Tuesday, January 21, 2014

Methadone's cardiotoxicity

When I first wrote about methadone's proarrhythmic effects the connection was well established but ignored by many clinicians and denied by many others. In fact, I was attacked at one point for my postings. But the evidence continued to mount and it soon became apparent that the proarrhythmic effect (torsades) occurred not just in cases of overdose or abuse but in therapeutic use. When the FDA came out with its alert on methadone in 2006 I recommended taking it a step further and proposed protocols for cardiac safety testing for patients given methadone. It may have seemed excessive at the time but sure enough two years later the American College of Physicians followed suit and published guidelines for methadone cardiac safety monitoring.

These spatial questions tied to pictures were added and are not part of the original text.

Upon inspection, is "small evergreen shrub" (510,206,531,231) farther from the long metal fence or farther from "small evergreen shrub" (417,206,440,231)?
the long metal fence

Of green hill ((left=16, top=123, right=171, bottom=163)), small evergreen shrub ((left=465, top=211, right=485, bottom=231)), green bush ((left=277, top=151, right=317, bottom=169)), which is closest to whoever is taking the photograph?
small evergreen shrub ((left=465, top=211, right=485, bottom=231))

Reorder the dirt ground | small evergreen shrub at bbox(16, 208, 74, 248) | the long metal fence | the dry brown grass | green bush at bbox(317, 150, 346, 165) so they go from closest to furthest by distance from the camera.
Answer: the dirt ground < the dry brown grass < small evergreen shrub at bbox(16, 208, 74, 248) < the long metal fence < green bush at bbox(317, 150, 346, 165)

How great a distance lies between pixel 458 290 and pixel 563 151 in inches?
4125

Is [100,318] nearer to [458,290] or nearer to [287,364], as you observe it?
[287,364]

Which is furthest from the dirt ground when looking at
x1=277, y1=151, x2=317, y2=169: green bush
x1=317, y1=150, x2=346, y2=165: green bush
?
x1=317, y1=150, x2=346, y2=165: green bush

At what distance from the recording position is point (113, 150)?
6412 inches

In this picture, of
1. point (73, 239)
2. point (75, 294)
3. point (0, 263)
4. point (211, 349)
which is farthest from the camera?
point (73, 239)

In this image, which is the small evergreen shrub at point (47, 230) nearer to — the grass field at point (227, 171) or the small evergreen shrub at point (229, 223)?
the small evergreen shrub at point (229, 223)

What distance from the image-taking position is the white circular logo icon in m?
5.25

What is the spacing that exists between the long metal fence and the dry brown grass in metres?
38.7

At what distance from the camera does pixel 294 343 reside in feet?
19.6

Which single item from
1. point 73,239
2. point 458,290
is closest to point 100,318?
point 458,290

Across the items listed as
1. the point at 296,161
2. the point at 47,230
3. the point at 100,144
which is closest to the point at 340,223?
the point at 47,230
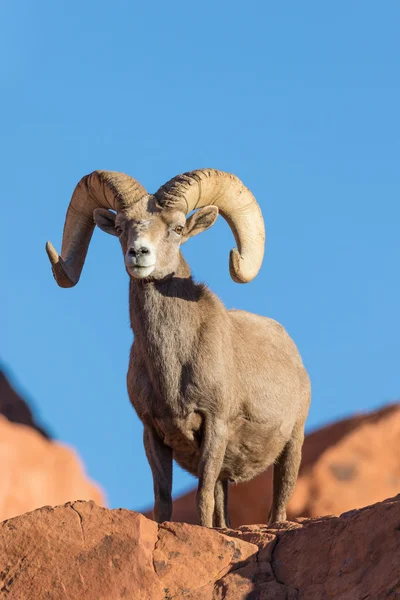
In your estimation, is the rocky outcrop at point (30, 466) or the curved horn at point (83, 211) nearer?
the curved horn at point (83, 211)

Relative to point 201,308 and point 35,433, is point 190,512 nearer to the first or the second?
point 35,433

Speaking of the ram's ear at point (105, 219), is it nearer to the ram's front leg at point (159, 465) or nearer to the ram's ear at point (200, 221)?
the ram's ear at point (200, 221)

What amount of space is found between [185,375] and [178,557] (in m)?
2.99

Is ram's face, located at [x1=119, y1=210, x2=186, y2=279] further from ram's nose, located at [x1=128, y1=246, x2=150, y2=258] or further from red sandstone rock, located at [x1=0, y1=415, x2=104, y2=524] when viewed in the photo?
red sandstone rock, located at [x1=0, y1=415, x2=104, y2=524]

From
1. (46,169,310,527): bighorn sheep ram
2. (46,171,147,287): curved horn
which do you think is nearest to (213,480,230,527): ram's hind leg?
(46,169,310,527): bighorn sheep ram

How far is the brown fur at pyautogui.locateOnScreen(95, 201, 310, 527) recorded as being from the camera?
11.0m

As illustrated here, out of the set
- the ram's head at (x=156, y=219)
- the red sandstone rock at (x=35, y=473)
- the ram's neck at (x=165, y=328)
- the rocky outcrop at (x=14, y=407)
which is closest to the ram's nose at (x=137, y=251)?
the ram's head at (x=156, y=219)

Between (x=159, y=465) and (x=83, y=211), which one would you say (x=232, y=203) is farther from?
(x=159, y=465)

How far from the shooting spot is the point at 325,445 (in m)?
24.1

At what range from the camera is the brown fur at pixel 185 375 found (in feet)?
36.2

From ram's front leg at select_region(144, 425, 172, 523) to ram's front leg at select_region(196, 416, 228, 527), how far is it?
48 centimetres

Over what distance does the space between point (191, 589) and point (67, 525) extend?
1.10 m

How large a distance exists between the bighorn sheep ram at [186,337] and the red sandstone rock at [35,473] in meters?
14.6

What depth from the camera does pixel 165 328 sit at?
11203mm
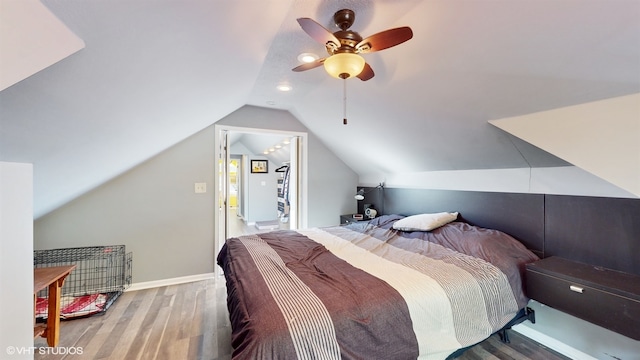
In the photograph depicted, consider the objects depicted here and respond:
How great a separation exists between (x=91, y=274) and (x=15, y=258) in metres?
2.55

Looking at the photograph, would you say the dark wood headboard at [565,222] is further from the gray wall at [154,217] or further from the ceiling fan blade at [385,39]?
the gray wall at [154,217]

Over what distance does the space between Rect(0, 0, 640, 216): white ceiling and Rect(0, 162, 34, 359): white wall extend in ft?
0.86

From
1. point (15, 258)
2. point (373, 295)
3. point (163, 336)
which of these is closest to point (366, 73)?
point (373, 295)

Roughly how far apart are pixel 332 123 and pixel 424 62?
166 centimetres

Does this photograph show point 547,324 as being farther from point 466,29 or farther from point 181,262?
point 181,262

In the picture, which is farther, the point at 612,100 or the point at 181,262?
the point at 181,262

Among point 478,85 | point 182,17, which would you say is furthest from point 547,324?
point 182,17

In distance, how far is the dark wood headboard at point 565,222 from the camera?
1668 mm

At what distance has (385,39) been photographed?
1.32 m

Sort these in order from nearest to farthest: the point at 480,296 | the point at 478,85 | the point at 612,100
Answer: the point at 612,100 < the point at 480,296 < the point at 478,85

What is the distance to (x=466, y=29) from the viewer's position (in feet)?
4.62

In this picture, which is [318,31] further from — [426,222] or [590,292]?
[590,292]

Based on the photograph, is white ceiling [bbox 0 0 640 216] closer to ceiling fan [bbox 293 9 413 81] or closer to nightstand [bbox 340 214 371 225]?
ceiling fan [bbox 293 9 413 81]

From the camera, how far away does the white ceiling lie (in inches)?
38.2
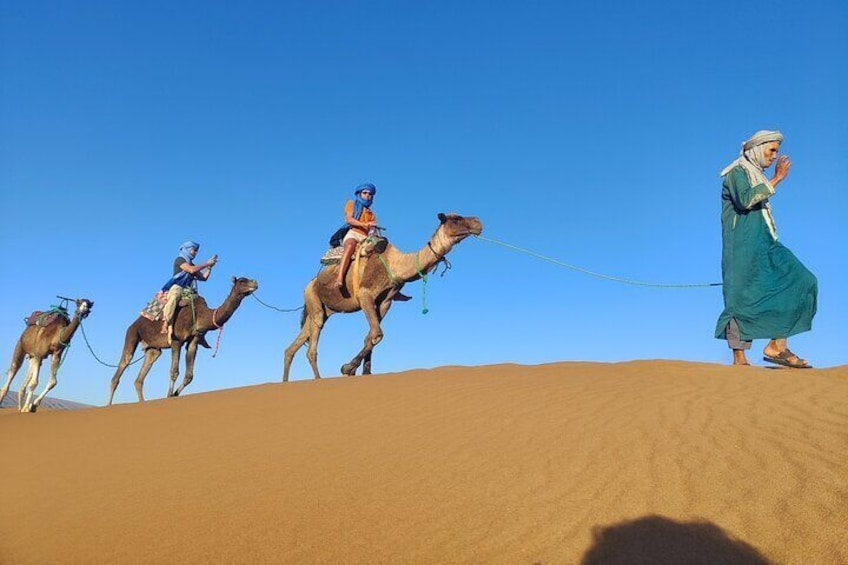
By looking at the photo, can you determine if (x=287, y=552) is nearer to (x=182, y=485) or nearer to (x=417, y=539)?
(x=417, y=539)

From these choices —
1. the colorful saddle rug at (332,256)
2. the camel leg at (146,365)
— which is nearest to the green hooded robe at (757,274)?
the colorful saddle rug at (332,256)

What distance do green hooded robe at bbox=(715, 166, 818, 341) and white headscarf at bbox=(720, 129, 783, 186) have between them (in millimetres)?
87

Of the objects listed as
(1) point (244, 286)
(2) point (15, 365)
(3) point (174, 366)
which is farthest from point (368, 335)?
(2) point (15, 365)

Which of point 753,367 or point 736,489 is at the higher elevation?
point 753,367

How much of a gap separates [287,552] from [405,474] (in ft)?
4.23

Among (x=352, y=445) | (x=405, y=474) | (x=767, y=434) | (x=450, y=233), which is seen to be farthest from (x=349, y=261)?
(x=767, y=434)

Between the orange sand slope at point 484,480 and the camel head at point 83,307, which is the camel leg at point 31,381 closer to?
the camel head at point 83,307

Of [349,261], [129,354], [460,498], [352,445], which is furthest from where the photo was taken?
[129,354]

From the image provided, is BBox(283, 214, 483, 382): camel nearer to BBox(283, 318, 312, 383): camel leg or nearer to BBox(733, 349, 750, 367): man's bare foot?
BBox(283, 318, 312, 383): camel leg

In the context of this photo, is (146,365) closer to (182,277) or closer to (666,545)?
(182,277)

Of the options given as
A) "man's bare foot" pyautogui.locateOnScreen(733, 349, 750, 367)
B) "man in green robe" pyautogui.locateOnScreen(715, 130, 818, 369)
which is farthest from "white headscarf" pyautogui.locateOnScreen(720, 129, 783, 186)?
"man's bare foot" pyautogui.locateOnScreen(733, 349, 750, 367)

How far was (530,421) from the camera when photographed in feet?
18.2

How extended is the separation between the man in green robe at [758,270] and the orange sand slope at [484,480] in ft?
2.64

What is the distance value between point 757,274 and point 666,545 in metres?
5.91
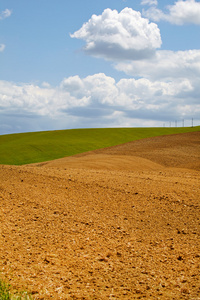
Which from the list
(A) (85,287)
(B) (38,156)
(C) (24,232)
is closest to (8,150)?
(B) (38,156)

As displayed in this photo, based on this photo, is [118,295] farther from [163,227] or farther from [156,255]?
[163,227]

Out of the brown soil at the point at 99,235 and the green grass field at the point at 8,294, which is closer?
the green grass field at the point at 8,294

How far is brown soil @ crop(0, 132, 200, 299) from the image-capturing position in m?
5.14

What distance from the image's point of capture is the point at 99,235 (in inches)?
280

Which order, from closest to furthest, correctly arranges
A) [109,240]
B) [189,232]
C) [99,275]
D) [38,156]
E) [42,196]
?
1. [99,275]
2. [109,240]
3. [189,232]
4. [42,196]
5. [38,156]

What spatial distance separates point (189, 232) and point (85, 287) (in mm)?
3378

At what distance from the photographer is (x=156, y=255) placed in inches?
248

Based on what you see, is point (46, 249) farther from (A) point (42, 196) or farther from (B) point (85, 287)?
(A) point (42, 196)

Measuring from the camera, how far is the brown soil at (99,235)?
5.14 m

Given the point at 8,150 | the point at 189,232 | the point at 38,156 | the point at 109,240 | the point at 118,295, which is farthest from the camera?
the point at 8,150

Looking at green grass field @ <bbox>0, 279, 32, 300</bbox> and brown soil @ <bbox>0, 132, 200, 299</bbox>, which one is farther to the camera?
brown soil @ <bbox>0, 132, 200, 299</bbox>

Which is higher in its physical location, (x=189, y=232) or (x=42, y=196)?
(x=42, y=196)

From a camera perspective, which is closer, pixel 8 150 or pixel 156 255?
pixel 156 255

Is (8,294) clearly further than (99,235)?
No
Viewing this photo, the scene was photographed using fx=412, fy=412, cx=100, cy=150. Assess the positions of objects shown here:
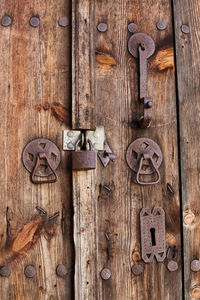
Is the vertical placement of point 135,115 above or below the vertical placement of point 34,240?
above

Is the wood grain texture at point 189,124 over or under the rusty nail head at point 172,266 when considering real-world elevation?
over

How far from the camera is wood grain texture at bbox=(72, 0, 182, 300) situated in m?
1.29

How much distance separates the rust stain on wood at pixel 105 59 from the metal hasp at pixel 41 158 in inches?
12.6

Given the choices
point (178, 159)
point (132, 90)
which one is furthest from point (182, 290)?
point (132, 90)

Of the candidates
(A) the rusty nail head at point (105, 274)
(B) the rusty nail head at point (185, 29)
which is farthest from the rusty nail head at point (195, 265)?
(B) the rusty nail head at point (185, 29)

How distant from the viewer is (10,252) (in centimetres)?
125

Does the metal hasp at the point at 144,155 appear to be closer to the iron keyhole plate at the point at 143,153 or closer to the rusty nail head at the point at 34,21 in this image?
the iron keyhole plate at the point at 143,153

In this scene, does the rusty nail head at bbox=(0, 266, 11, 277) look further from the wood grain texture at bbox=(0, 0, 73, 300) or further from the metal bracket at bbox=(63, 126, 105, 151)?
the metal bracket at bbox=(63, 126, 105, 151)

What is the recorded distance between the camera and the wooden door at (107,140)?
1268 millimetres

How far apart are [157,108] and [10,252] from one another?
2.17 ft

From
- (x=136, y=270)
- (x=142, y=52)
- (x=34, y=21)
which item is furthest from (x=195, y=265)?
(x=34, y=21)

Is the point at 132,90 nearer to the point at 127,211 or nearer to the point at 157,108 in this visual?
the point at 157,108

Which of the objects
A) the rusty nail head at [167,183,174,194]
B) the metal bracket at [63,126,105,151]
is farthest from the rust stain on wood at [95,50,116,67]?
the rusty nail head at [167,183,174,194]

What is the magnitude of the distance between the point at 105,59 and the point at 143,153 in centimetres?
34
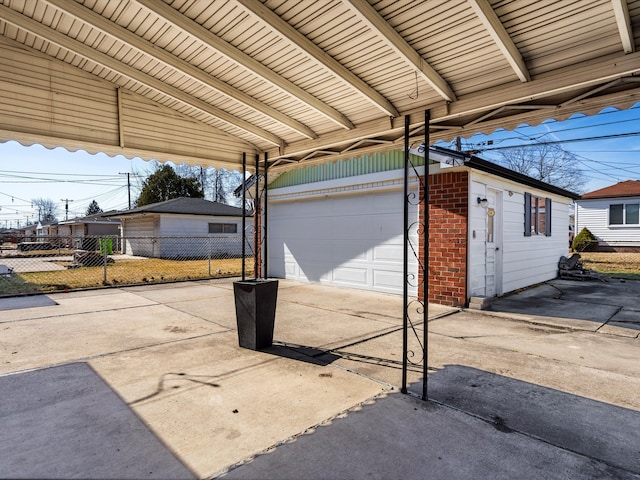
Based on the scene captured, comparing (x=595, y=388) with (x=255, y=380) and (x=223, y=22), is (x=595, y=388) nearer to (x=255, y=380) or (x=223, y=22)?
(x=255, y=380)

Some of my other postings on the topic can be found here, here and here.

Now we have new data published in the Annals of Internal Medicine from the FDA's adverse event reporting system. From the report:

Results: 1646 cases of ventricular arrhythmia or cardiac arrest and 379 cases of QTc prolongation or torsade de pointes were associated with methadone. Monthly reports of QTc prolongation or torsade de pointes increased from a mean of 0.3 (95% CI, 0.1 to 0.5) before the 2002 publication to a mean of 3.5 (CI, 2.5 to 4.8) after it. After 2000, methadone was the second-most common primary suspect in cases of QTc prolongation or torsade de pointes after dofetilide (a known proarrhythmic drug) and was associated with disproportionate reporting similar to that of antiarrhythmic agents known to promote torsade de pointes. Antiretroviral drugs for HIV were the most common coadministered drugs.
Limitation: Reports to FAERs are voluntary and selective, and incidence rates cannot be determined from spontaneously reported data.
Conclusion: Since 2002, reports to FAERS of methadone-associated arrhythmia have increased substantially and are disproportionately represented relative to other events with the drug. Coadministration of methadone with antiretrovirals in patients with HIV may pose particular risk.

A few observations:

It is worth repeating that methadone was the second-most reported cause of QT prolongation or torsades after dofetilide. The use of dofetilide may be decreasing nowadays and it is mainly in the hands of cardiologists, so methadone is likely the most important proarrhythmic drug handled by hospitalists.

As evidenced by this and other reports the rise in methadone related deaths began in the year 2000 which is right after the launch of the pain-as-the-fifth-vital-sign movement, promulgated by Joint Commission and various advocacy groups.

According to the above referenced paper reports of arrhythmic events with methadone outpaced reports of other adverse events. The threat of proarrhythmia with methadone is insidious. Pharmacodynamic tolerance to the analgesic and respiratory depressant effects of the drug may enable gradual increase in blood levels as the dose is increased. But there is no reason to think, nor is there evidence that I know of, that similar tolerance to the electrophysiologic effect occurs.


3 comments:

Vince D said...

I've seen a couple of cases (literally, two) of cardiac arrest in patients on methadone that were attributed to preceding respiratory arrest, but their post-ROSC EKG's showed a prolonged-QT that made me question the true etiology of the arrest. As this is becoming a proven phenomenon, I'm likewise becoming more certain that it is under-reported with providers writing off cases of arrhythmia-induced cardiac arrest as mere methadone OD or co-ingestions. Hopefully with enhanced awareness we can get a better feel for the true incidence or malignant arrhythmias secondary to methadone.

PalMD said...

Lost a pt to once who developed a fatal arrhythmia that appeared to be d/t methadone.

Unknown said...

There seems to be a established OTc prolongation in high-dose methadone patients. I am interested in the effects on cardiac performance of a patient with QTc prolongation who is forced into abrupt methadone withdrawal; for example when the patient is incarcerated and forced into withdrawal. Any information on the subject would be welcomed.